Leftover Enhancement Tactics

As a result of last week's IEP meeting, we're now sending leftovers in Alex's lunch again, in the hopes that if he's not as hungry, then his behaviour will be less of a problem.

We stopped sending leftovers last year, because we were told that the EA who supervised lunch didn't have time to make sure that Alex actually ate the food.  We kept getting them back, uneaten, and it began to affect his ability to eat his dinner.

They've said they will encourage him to eat this time, using the same low-key techniques that we do.  First the leftovers, then preferred food, and using a reward for finishing all of his food.  

And if they don't, I have a backup.  When Alex gets home, I'm checking his lunch box and if the leftovers are still there, I supervise him eating them before he gets screen time.  I'm not sure if this will translate to him eating them at school, but it's the only tactic I have access to right now.

Wednesday, 29 November 2017

Public Access Test Next Week

We just got word that NSD is coming next week to do our Public Access Test with Lynyrd.  Usually, this happens a few weeks after training but I guess it's been hard to set up a trip to come to Ottawa.  Last time there were multiple families from Ottawa at the training, so I think it was easier to do.

I'm pretty nervous about it.  Lynyrd does very well with commands but I worry that I haven't spent enough time working on the various aspects of the test.  Also, since I didn't do the official practice test, I think that has also affected my confidence.

There are two areas I know will be tense:

- the food drop/refusal (Lynyrd is quick and while he doesn't lunge at food, he's still a dog)

EXERCISE SET:
**1)** Translate this sentence from the blog excerpt into Spanish: "Lynyrd does very well with commands but I worry that I haven't spent enough time working on the various aspects of the test."
**2)** Extend the blog excerpt about the lunch plan and the Public Access Test, picking up right after its final sentence.
The lines after this point have no connection to the blog excerpt.

DATASET CONTENT:
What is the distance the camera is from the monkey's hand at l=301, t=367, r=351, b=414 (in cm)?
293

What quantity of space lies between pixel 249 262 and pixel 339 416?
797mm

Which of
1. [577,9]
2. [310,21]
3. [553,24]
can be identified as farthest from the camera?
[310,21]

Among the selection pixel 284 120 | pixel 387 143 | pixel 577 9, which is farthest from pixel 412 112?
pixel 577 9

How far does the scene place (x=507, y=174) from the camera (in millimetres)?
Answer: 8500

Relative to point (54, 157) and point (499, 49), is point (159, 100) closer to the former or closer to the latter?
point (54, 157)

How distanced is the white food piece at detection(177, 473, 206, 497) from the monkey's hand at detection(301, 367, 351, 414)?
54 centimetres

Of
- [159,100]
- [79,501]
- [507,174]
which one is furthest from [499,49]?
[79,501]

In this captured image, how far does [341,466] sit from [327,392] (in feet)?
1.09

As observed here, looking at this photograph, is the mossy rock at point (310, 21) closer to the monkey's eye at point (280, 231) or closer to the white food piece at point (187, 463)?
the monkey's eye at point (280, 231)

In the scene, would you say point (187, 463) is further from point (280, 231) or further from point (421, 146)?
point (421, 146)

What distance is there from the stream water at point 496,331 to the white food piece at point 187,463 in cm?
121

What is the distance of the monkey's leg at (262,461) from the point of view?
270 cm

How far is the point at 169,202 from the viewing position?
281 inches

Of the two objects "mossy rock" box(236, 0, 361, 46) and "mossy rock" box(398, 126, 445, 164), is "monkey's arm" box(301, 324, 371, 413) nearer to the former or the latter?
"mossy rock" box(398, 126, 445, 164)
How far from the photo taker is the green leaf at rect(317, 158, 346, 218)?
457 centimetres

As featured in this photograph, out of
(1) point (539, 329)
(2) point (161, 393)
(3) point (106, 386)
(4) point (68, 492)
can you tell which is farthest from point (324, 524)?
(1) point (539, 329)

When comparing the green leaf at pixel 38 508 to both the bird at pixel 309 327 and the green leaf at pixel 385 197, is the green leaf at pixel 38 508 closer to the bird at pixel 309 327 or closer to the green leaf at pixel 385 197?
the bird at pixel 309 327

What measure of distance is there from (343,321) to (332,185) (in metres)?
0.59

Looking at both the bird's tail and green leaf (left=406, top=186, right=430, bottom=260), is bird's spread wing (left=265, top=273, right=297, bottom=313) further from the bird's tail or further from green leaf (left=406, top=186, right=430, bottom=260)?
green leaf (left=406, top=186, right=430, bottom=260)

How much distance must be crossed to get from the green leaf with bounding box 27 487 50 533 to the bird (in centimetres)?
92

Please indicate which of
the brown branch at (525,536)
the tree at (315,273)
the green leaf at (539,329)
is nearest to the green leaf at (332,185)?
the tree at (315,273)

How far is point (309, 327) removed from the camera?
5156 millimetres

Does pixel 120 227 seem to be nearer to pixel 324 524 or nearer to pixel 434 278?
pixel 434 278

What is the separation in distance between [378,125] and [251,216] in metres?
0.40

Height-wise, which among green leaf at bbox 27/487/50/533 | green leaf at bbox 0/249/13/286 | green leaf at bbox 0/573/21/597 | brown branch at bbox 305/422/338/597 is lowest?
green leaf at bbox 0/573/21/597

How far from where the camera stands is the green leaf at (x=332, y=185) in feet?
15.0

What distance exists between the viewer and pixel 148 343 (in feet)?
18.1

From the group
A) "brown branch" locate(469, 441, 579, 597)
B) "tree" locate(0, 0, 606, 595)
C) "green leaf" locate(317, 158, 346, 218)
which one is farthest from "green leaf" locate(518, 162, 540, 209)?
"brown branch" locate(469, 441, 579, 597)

RESULTS FOR EACH TASK:
**1)** Lynyrd responde muy bien a las órdenes, pero me preocupa no haber dedicado suficiente tiempo a trabajar en los distintos aspectos de la prueba.

**2)**
- ignoring toys, especially if in motion 

We're going through a higher toy budget than food budget for him, since he goes after Alex's toys if he doesn't have a toy of his own to play with but he destroys them, sometimes in minutes, but rarely lasting more than a few days.  This was not one of the expenses I'd budgeted for in planning for the dog.

In the end, I remind myself that NSD wants us to succeed and this isn't a nasty attempt to "catch" us in a minor technicality.  They want Lynyrd and our family to do well.

Monday, 27 November 2017

IEP Meeting

Last week, we had the review meeting to go over Alex's IEP and I have mixed feelings about it.

On the one hand, the staff were open and honest, asking good questions.  While I was there, I really felt like we had a partnership.  But I'm still sensing an underlying discomfort with the whole process.  And I still feel there's a bit of a disconnect about how certain actions can encourage difficult behaviour.

To illustrate, last Wednesday, Alex and his class were going to a movie.  I'd sent a message to the school explaining how we make movies with Alex work: frequent edible rewards and careful control of the elevator being two key points.  At the IEP, the teacher shared that they instead gave Alex regular breaks to leave the theatre (every 10 minutes or so).  He had a bolting incident and lost access to the elevator.

Their system worked, so I can't really argue, and it's naive of me to expect them to do things exactly as I would have.  But one of the reasons that we don't use breaks is that it isn't particularly socially acceptable to be constantly getting up and down from your seat while at the movies.  Alex is capable of sitting still, particularly if he's allowed to fidget.  And going in and out of the theatre increases the chance that he's going to bolt for the elevator.

None of these things are exactly catastrophic and maybe I'm the one who has too severe an expectation for Alex.  Maybe movies would be more enjoyable for him if we did it the way the school did.  But I can't help but feel that using those kinds of breaks isn't really compatible with the point of going to the movies.

It just leaves me feeling on edge, wondering if I'm missing something or if they're missing something or if we've both missed something.

We'll see if the new IEP is any more reflective of what Alex needs.  And what his behaviour does.  

Thursday, 23 November 2017

Speaking Of Important Things Not Getting Done

As you can guess from yesterday's post, I've been struggling, but it's not just on the personal side of things.  I've also been struggling at work.  Despite increasing my hours and having our other admin help to take over some of my duties, I'm still falling behind and sometimes people are having to go more than a week without a response from me.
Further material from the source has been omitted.